Photothermal microspectroscopy (PTMS), alternatively known as photothermal temperature fluctuation (PTTF), is derived from two parent instrumental techniques: infrared spectroscopy and atomic force microscopy (AFM). In one particular type of AFM, known as scanning thermal microscopy (SThM), the imaging probe is a sub-miniature temperature sensor, which may be a thermocouple or a resistance thermometer. This same type of detector is employed in a PTMS instrument, enabling it to provide AFM/SThM images: However, the chief additional use of PTMS is to yield infrared spectra from sample regions below a micrometer, as outlined below.

==Technique==
The AFM is interfaced with an infrared spectrometer. For work using Fourier transform infrared spectroscopy (FTIR), the spectrometer is equipped with a conventional black body infrared source. A particular region of the sample may first be chosen on the basis of the image obtained using the AFM imaging mode of operation. Then, when material at this location absorbs the electromagnetic radiation, heat is generated, which diffuses, giving rise to a decaying temperature profile. The thermal probe then detects the photothermal response of this region of the sample.
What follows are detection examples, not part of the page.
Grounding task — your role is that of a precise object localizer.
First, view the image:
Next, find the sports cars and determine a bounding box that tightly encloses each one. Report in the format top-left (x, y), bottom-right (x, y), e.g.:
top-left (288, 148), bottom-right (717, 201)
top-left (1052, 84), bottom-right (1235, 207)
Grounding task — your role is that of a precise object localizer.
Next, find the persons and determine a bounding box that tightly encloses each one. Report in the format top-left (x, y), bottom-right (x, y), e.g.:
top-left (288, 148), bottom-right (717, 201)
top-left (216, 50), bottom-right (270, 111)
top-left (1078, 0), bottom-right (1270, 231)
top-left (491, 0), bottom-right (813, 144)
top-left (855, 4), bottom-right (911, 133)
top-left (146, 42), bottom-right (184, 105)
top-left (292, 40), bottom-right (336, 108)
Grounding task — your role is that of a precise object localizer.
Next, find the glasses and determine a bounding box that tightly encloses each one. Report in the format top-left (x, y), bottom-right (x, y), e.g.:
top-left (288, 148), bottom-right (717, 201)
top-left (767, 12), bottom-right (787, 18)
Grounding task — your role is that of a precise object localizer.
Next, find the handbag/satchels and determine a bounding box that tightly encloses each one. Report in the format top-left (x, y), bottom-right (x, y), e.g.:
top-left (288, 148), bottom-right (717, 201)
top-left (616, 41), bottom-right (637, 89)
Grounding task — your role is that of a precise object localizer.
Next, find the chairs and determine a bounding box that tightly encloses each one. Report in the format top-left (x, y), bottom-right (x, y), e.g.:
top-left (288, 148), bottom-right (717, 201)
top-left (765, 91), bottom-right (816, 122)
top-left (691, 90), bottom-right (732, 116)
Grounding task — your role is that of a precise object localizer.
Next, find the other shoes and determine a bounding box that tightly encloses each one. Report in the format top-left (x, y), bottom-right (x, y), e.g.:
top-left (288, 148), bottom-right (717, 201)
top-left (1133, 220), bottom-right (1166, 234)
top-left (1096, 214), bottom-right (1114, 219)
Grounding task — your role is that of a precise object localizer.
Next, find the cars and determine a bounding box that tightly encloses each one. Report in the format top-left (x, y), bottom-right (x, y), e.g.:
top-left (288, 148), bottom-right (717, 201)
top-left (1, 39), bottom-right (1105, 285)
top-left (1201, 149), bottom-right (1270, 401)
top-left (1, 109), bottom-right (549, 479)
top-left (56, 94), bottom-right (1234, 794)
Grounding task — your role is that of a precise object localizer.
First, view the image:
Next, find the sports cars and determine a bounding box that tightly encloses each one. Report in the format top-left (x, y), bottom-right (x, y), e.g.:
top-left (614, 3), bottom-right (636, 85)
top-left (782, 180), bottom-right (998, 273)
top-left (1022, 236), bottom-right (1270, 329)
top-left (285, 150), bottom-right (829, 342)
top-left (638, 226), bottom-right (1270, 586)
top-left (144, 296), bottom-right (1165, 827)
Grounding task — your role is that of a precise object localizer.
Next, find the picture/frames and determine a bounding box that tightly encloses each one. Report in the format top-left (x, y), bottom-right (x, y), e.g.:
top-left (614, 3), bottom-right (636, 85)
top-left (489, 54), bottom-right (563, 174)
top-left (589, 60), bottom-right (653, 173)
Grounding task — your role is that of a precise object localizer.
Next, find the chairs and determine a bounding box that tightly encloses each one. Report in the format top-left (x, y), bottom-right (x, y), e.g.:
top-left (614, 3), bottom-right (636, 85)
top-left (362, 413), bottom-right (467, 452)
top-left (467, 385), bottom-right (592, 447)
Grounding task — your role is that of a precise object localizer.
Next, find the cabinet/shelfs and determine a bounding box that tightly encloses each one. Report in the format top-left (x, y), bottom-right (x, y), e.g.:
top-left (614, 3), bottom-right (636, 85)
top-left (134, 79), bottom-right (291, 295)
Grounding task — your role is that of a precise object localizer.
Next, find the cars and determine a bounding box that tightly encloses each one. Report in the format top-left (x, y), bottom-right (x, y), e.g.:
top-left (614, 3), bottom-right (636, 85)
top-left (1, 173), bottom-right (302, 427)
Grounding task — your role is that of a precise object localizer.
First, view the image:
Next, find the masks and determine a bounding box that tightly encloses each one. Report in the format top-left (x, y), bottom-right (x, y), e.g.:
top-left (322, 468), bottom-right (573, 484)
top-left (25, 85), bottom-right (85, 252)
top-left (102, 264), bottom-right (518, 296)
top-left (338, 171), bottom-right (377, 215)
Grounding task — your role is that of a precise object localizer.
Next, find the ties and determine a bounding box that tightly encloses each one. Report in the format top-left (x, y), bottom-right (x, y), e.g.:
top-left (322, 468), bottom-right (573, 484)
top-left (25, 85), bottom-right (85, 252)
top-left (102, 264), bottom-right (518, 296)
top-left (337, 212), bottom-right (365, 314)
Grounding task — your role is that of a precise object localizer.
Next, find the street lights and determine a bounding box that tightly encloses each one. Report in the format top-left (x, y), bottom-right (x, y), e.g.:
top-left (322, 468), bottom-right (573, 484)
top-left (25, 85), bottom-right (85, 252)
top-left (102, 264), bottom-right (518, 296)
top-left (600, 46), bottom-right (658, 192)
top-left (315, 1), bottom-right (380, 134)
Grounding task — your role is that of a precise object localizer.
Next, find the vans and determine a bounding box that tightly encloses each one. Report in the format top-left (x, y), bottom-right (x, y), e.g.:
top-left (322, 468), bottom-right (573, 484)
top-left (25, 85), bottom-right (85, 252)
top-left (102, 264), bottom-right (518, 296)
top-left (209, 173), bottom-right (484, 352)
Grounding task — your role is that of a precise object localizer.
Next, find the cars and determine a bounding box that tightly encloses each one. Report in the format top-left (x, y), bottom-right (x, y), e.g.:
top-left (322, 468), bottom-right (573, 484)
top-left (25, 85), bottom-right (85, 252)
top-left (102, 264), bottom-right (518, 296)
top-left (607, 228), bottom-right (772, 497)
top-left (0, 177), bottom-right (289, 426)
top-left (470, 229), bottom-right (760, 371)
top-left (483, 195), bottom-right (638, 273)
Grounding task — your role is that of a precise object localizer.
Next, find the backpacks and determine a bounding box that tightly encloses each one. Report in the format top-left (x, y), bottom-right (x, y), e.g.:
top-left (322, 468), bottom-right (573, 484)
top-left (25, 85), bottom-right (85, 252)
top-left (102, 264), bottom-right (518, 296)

The resultant measured temperature fluctuations provide an interferogram that replaces the interferogram obtained by a conventional FTIR setup, e.g., by direct detection of the radiation transmitted by a sample. The temperature profile can be made sharp by modulating the excitation beam. This results in the generation of thermal waves whose diffusion length is inversely proportional to the root of the modulation frequency. An important advantage of the thermal approach is that it permits to obtain depth-sensitive subsurface information from surface measurement, thanks to the dependence of thermal diffusion length on modulation frequency.

==Applications==
The two particular features of PTMS that have determined its applications so far are 1) spectroscopic mapping may be performed at a spatial resolution well below the diffraction limit of IR radiation, ultimately at a scale of 20-30 nm. In principle, this opens the way to sub-wavelength IR microscopy (see scanning probe microscopy) where the image contrast is to be determined by the thermal response of individual sample regions to particular spectral wavelengths and 2) in general, no special preparation technique is required when solid samples are to be studied. For most standard FTIR methods, this is not the case.

==Related technique==
This spectroscopic technique complements another recently developed method of chemical characterisation or fingerprinting, namely micro-thermal analysis (micro-TA). This also uses an “active” SThM probe, which acts as a heater as well as a thermometer, so as to inject evanescent temperature waves into a sample and to allow sub-surface imaging of polymers and other materials. The sub-surface detail detected corresponds to variations in heat capacity or thermal conductivity. Ramping the temperature of the probe, and thus the temperature of the small sample region in contact with it, allows localized thermal analysis and/or thermomechanometry to be performed.